Flavio Roddolo se ne sta seduto sul cucuzzolo ai 550 metri delle sue colline tufacee, visibili nelle sfaccettature di marna rossa e sabbia da un oblò in cantina. Ti mostra tutto quanto c’è attorno con calma e pazienza, raccontando come sono cambiati paesaggio, persone e tutto quanto ruota intorno al vino di Langa. Ti pare strano trovarlo in mezzo a tante barrique (la più giovani di almeno decimo passaggio), ma nelle sue mani hanno un senso preciso e importante: per chi le sa utilizzare, sono un mezzo come un altro. Roddolo parla poco e solo quando serve, atteggiamento quasi incompresibile per quelli come me che non sputano mai.

A parlare sono i vini ed è sintomatico che i più famosi siano i Dolcetti, l’uva langarola più difficile, complicata e costosa da lavorare, quella che sicuramente dà anche le minori soddisfazioni economiche. Pare quasi troppo facile per Roddolo realizzare un grande Barolo come il Ravera, da una piccola vigna a  Monforte d’Alba, lui che il suo Barolo l’ha in casa con un Langhe Nebbiolo stupefacente per complessità, ricchezza, eleganza e capacità di occupare il palato.
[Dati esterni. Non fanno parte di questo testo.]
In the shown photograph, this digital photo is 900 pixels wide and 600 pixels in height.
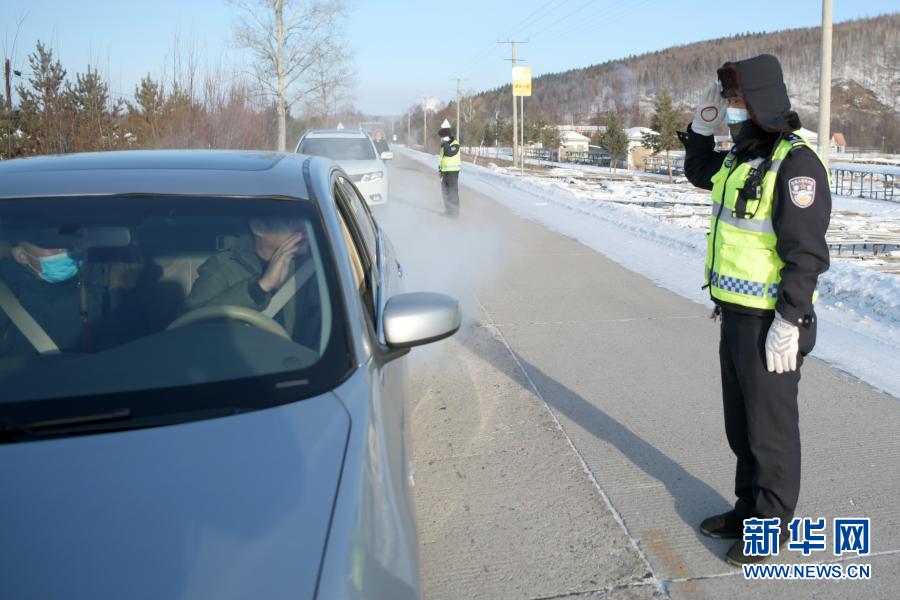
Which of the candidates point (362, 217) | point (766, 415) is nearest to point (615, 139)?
point (362, 217)

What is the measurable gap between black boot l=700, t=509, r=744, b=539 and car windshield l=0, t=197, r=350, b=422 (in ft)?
6.37

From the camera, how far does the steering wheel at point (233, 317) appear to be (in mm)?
2629

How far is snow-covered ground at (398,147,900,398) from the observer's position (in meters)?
6.30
La mano di Flavio e il territorio si sentono nella Barbera (che non assaggia più perché troppo acida), nelle annate calde o caldissime, grandi o piccole che siano, per non parlare poi del Cabernet Sauvignon, nordico e altezzoso quanto basta, col nome di Bricco Appiani a ricordare orgogliosamente che qui è il terreno a comandare, mai il vitigno.